**MATERIAL FOR THIS TASK**:

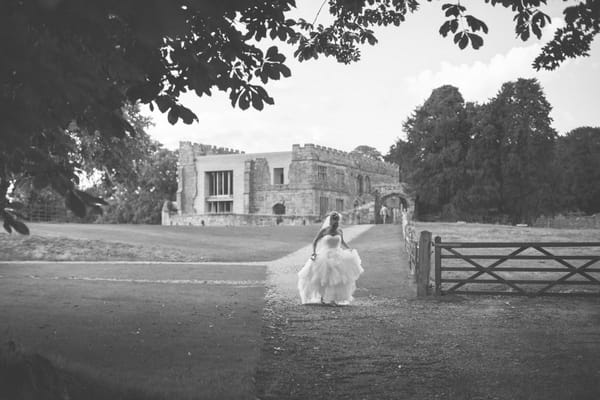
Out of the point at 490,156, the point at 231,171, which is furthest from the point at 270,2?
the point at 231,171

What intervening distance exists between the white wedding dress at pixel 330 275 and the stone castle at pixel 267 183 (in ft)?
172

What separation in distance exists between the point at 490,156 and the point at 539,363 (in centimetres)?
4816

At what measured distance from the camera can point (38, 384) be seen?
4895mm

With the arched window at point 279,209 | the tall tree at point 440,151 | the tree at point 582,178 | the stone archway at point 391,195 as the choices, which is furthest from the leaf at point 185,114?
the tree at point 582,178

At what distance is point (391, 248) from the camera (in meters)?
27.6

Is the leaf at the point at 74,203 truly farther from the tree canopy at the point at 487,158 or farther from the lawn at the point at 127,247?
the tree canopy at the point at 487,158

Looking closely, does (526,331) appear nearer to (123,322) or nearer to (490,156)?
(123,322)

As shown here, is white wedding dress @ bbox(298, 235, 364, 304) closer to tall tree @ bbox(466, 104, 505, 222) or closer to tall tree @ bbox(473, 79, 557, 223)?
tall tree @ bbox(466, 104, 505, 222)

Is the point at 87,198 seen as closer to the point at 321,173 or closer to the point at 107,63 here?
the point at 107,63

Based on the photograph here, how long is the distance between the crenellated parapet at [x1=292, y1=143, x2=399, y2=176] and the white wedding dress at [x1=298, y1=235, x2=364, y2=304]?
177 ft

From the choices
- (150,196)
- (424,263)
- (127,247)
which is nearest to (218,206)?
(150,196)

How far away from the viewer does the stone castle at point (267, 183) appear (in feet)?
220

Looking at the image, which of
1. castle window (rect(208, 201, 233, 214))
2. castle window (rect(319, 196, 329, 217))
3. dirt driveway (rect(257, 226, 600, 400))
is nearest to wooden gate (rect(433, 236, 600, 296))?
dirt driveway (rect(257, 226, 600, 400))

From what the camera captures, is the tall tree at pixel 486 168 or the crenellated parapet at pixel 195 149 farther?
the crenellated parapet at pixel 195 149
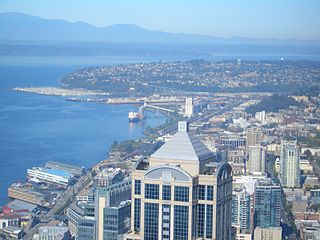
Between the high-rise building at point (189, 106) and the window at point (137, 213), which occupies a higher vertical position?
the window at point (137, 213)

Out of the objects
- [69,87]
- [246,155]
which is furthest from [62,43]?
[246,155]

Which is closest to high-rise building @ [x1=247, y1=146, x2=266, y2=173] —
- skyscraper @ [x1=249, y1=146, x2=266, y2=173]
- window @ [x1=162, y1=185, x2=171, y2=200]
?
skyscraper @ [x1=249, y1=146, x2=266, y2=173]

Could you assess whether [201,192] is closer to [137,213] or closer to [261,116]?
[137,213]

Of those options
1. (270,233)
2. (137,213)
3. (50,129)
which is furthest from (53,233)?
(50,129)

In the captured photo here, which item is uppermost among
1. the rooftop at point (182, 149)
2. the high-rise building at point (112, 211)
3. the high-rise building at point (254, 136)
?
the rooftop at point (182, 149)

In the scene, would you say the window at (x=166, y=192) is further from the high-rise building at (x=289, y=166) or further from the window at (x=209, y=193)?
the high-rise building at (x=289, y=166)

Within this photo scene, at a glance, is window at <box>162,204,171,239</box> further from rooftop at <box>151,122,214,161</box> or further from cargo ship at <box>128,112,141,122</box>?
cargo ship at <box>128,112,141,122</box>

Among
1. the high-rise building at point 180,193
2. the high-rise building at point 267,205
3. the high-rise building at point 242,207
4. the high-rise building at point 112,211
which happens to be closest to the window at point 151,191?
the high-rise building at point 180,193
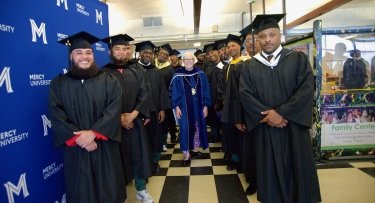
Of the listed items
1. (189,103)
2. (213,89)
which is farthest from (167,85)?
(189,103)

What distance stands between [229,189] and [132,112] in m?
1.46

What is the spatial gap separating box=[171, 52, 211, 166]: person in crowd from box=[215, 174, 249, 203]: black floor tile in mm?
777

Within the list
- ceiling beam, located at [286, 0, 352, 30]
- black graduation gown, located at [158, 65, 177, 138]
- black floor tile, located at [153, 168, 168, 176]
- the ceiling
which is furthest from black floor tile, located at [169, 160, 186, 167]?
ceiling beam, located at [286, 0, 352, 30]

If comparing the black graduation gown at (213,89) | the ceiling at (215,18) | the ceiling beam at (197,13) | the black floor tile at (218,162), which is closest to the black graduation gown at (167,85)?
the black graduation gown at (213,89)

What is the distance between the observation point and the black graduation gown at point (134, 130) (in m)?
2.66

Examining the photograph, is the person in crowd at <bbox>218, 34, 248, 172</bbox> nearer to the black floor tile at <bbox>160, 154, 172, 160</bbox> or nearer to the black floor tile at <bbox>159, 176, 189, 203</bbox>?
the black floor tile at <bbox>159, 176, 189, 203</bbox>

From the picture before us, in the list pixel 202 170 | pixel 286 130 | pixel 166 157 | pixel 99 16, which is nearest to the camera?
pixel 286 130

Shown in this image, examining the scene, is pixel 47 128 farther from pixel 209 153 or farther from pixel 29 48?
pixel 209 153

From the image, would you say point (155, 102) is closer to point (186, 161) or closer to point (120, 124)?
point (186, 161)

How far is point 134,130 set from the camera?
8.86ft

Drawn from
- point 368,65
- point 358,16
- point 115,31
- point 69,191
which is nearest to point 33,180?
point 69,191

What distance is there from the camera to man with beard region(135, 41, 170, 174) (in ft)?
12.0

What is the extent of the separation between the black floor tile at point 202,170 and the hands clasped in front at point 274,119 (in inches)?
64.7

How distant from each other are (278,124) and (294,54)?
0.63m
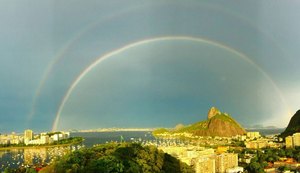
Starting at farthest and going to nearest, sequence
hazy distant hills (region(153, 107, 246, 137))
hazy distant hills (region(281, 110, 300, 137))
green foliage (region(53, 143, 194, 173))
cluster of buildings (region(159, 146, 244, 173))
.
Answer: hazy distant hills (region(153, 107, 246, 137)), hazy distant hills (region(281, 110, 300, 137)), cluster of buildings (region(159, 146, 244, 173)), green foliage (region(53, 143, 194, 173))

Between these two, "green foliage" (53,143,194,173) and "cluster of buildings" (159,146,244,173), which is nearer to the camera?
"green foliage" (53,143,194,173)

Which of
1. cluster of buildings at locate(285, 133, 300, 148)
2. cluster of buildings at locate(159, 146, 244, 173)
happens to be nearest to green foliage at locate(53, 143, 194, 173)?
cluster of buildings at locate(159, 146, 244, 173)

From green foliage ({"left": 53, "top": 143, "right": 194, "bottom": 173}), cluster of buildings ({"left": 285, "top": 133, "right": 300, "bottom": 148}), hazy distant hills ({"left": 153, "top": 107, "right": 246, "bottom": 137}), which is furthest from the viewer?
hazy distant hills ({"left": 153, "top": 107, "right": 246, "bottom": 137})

**WORK TO COMPLETE**:
Omit each picture, then return all of the listing exactly as it stands.

**RESULT OF THE TASK**:
Out of the point at 490,156, the point at 231,171, which is furthest from the point at 270,2?
the point at 231,171

What intervening distance exists between the white wedding dress at pixel 330 275 and the stone castle at pixel 267 183 (in ft)?
172

What separation in distance exists between the point at 490,156 and the point at 539,363 (in centimetres)?
4816

At what measured distance from the camera can point (38, 384) be seen?
4895mm

With the arched window at point 279,209 | the tall tree at point 440,151 | the tree at point 582,178 | the stone archway at point 391,195 as the choices, which is furthest from the leaf at point 185,114?
the tree at point 582,178

At what distance is point (391, 248) from the camera (in meters)?
27.6

Is the leaf at the point at 74,203 truly farther from the tree canopy at the point at 487,158 or farther from the lawn at the point at 127,247?
the tree canopy at the point at 487,158

Looking closely, does (526,331) appear nearer to (123,322) or nearer to (490,156)?
(123,322)

As shown here, is white wedding dress @ bbox(298, 235, 364, 304) closer to tall tree @ bbox(466, 104, 505, 222) or closer to tall tree @ bbox(473, 79, 557, 223)?
tall tree @ bbox(466, 104, 505, 222)

Is the point at 87,198 seen as closer to the point at 321,173 or closer to the point at 107,63 here?
the point at 107,63

Based on the photograph here, how long is the distance between the crenellated parapet at [x1=292, y1=143, x2=399, y2=176] and the white wedding dress at [x1=298, y1=235, x2=364, y2=304]?
177 ft

From the choices
- (150,196)
- (424,263)
- (127,247)
which is nearest to (218,206)?
(150,196)

How far away from the viewer does the stone castle at point (267, 183) appear (in feet)?
220

Looking at the image, which of
1. castle window (rect(208, 201, 233, 214))
2. castle window (rect(319, 196, 329, 217))
3. dirt driveway (rect(257, 226, 600, 400))
is nearest to wooden gate (rect(433, 236, 600, 296))?
dirt driveway (rect(257, 226, 600, 400))

From what the camera captures, is the tall tree at pixel 486 168 or the crenellated parapet at pixel 195 149 farther?
the crenellated parapet at pixel 195 149
Between the high-rise building at point (189, 106) and the window at point (137, 213), which occupies a higher vertical position?
the window at point (137, 213)

Out of the objects
- [69,87]
- [246,155]
which is furthest from [62,43]?
[246,155]

Which is closest to high-rise building @ [x1=247, y1=146, x2=266, y2=173] —
- skyscraper @ [x1=249, y1=146, x2=266, y2=173]
- window @ [x1=162, y1=185, x2=171, y2=200]
?
skyscraper @ [x1=249, y1=146, x2=266, y2=173]

Could you assess whether [201,192] is closer to [137,213] or closer to [261,116]?
[137,213]

Of those options
1. (270,233)
2. (137,213)
3. (50,129)
which is furthest from (53,233)?
(50,129)

In the captured photo here, which item is uppermost among
1. the rooftop at point (182, 149)
2. the high-rise building at point (112, 211)
3. the high-rise building at point (254, 136)
?
the rooftop at point (182, 149)

In the scene, would you say the window at (x=166, y=192) is further from the high-rise building at (x=289, y=166) or further from the window at (x=209, y=193)?
the high-rise building at (x=289, y=166)

Within this photo scene, at a glance, is window at <box>162,204,171,239</box> further from rooftop at <box>151,122,214,161</box> or further from cargo ship at <box>128,112,141,122</box>?
cargo ship at <box>128,112,141,122</box>

Among
1. the high-rise building at point 180,193
2. the high-rise building at point 267,205
3. the high-rise building at point 242,207
4. the high-rise building at point 112,211
which happens to be closest to the window at point 151,191?
the high-rise building at point 180,193
Of the listed items
1. (189,103)
2. (213,89)
which is farthest from (167,85)?
(189,103)

What distance stands between [229,189] and [132,112] in m?
1.46

What is the spatial gap separating box=[171, 52, 211, 166]: person in crowd from box=[215, 174, 249, 203]: black floor tile in mm?
777

Within the list
- ceiling beam, located at [286, 0, 352, 30]
- black graduation gown, located at [158, 65, 177, 138]
- black floor tile, located at [153, 168, 168, 176]
- the ceiling
which is furthest from black floor tile, located at [169, 160, 186, 167]?
ceiling beam, located at [286, 0, 352, 30]

If comparing the black graduation gown at (213,89) | the ceiling at (215,18) | the ceiling beam at (197,13) | the black floor tile at (218,162), which is closest to the black graduation gown at (167,85)?
the black graduation gown at (213,89)

What is the distance between the observation point and the black graduation gown at point (134, 130) (in m)?
2.66

Examining the photograph, is the person in crowd at <bbox>218, 34, 248, 172</bbox> nearer to the black floor tile at <bbox>160, 154, 172, 160</bbox> or nearer to the black floor tile at <bbox>159, 176, 189, 203</bbox>?
the black floor tile at <bbox>159, 176, 189, 203</bbox>

From the picture before us, in the list pixel 202 170 | pixel 286 130 | pixel 166 157 | pixel 99 16, which is nearest to the camera?
pixel 286 130

Shown in this image, examining the scene, is pixel 47 128 farther from pixel 209 153 or farther from pixel 29 48?
pixel 209 153

From the image, would you say point (155, 102) is closer to point (186, 161) or closer to point (120, 124)?
point (186, 161)

How far is point 134,130 set from the camera?
8.86ft

Drawn from
- point 368,65
- point 358,16
- point 115,31
- point 69,191
which is nearest to point 33,180?
point 69,191

What distance is there from the camera to man with beard region(135, 41, 170, 174) (in ft)?
12.0

What is the extent of the separation between the black floor tile at point 202,170 and the hands clasped in front at point 274,119 (in inches)?
64.7

How distant from each other are (278,124) and (294,54)?
0.63m
Starting at farthest and going to nearest, sequence
hazy distant hills (region(153, 107, 246, 137))
hazy distant hills (region(281, 110, 300, 137))
green foliage (region(53, 143, 194, 173))
cluster of buildings (region(159, 146, 244, 173))
.
Answer: hazy distant hills (region(153, 107, 246, 137)), hazy distant hills (region(281, 110, 300, 137)), cluster of buildings (region(159, 146, 244, 173)), green foliage (region(53, 143, 194, 173))

Between these two, "green foliage" (53,143,194,173) and "cluster of buildings" (159,146,244,173), which is nearer to the camera?
"green foliage" (53,143,194,173)

Which of
1. cluster of buildings at locate(285, 133, 300, 148)
2. cluster of buildings at locate(159, 146, 244, 173)
happens to be nearest to green foliage at locate(53, 143, 194, 173)?
cluster of buildings at locate(159, 146, 244, 173)

From green foliage ({"left": 53, "top": 143, "right": 194, "bottom": 173}), cluster of buildings ({"left": 285, "top": 133, "right": 300, "bottom": 148}), hazy distant hills ({"left": 153, "top": 107, "right": 246, "bottom": 137}), which is furthest from the viewer?
hazy distant hills ({"left": 153, "top": 107, "right": 246, "bottom": 137})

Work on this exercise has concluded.